• [Work to do] Copy the data from the line with "Examining the scene" through the end, swapping "hair bun" for "topknot" and leaving everything else the same. Omit the pictures.

• [Exercise material]

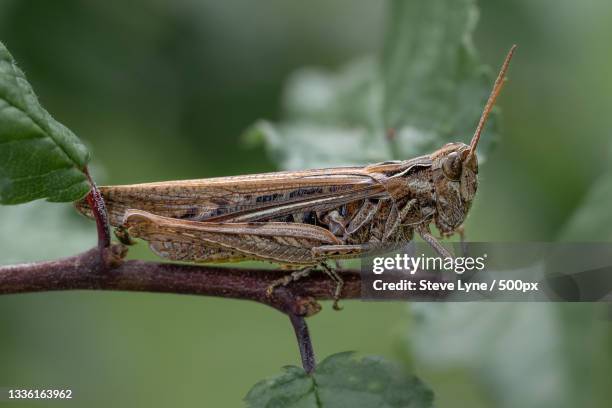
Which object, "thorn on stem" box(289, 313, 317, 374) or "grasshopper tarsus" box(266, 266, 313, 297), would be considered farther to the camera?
"grasshopper tarsus" box(266, 266, 313, 297)

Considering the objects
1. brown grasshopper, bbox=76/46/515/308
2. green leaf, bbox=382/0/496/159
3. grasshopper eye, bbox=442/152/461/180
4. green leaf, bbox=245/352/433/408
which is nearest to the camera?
green leaf, bbox=245/352/433/408

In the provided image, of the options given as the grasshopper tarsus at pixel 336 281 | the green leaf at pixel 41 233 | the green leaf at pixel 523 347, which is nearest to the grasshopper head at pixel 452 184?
the green leaf at pixel 523 347

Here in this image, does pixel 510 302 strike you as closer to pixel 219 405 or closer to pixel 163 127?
pixel 219 405

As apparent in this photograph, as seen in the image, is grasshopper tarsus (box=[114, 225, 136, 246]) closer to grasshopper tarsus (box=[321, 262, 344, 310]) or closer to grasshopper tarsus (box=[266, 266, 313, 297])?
grasshopper tarsus (box=[266, 266, 313, 297])

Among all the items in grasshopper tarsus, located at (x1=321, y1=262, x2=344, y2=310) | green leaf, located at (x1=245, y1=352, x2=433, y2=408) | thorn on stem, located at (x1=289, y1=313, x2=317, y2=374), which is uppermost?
grasshopper tarsus, located at (x1=321, y1=262, x2=344, y2=310)

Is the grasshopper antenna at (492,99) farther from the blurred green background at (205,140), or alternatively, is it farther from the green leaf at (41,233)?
the green leaf at (41,233)

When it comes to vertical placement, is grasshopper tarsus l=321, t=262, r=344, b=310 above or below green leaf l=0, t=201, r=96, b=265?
below

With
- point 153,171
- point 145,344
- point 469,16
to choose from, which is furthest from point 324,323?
point 469,16

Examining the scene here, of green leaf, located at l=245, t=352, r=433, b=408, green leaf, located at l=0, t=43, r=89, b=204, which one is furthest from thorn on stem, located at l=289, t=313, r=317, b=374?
green leaf, located at l=0, t=43, r=89, b=204
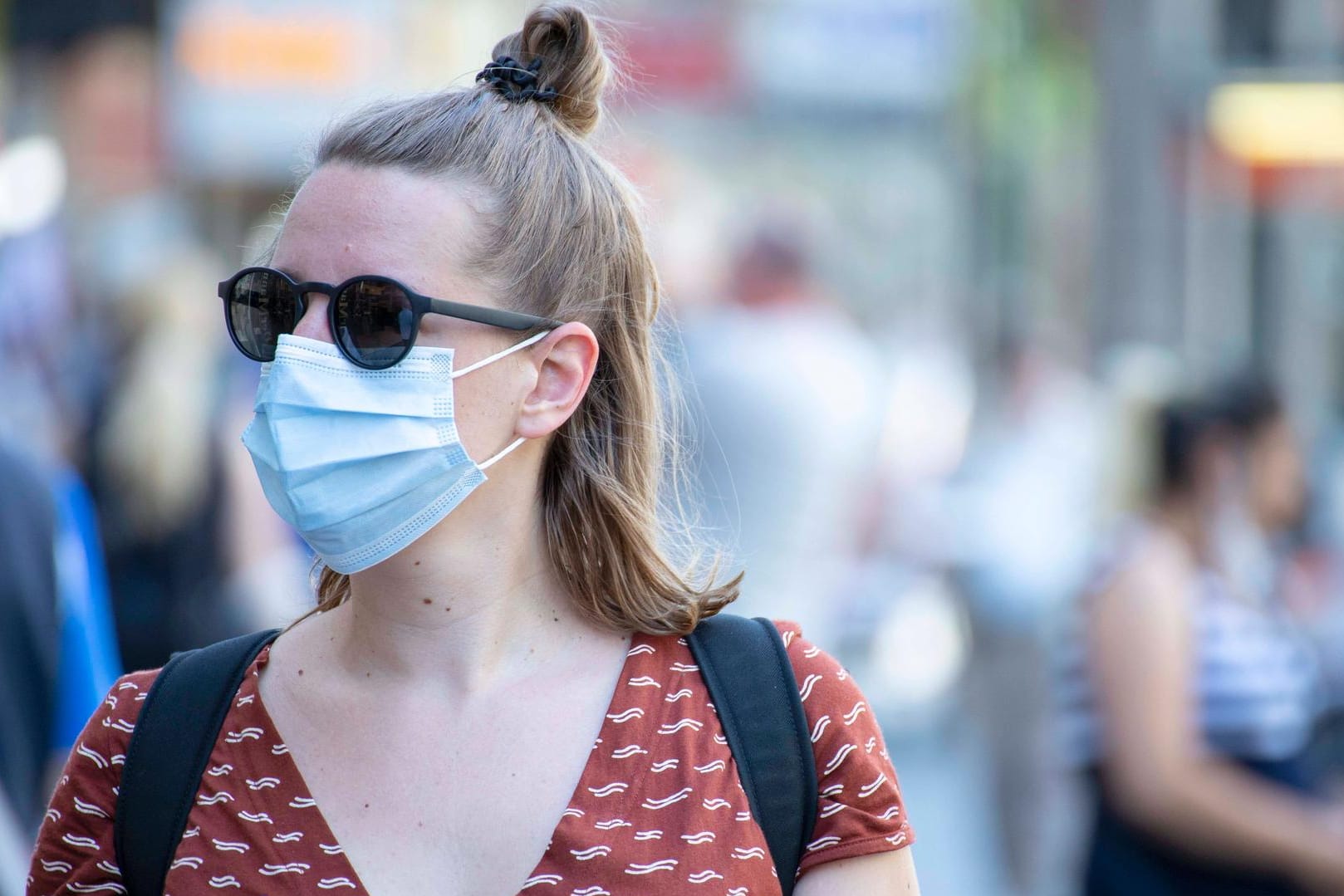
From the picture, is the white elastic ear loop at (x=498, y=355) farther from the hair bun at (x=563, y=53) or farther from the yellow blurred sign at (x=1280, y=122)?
the yellow blurred sign at (x=1280, y=122)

• [Reply]
Examining the scene here, of green leaf, located at l=245, t=352, r=433, b=408, green leaf, located at l=0, t=43, r=89, b=204, which one is furthest from thorn on stem, located at l=289, t=313, r=317, b=374?
green leaf, located at l=0, t=43, r=89, b=204
From the picture, is the white elastic ear loop at (x=498, y=355) farther from the topknot at (x=563, y=53) or farther from the yellow blurred sign at (x=1280, y=122)?
the yellow blurred sign at (x=1280, y=122)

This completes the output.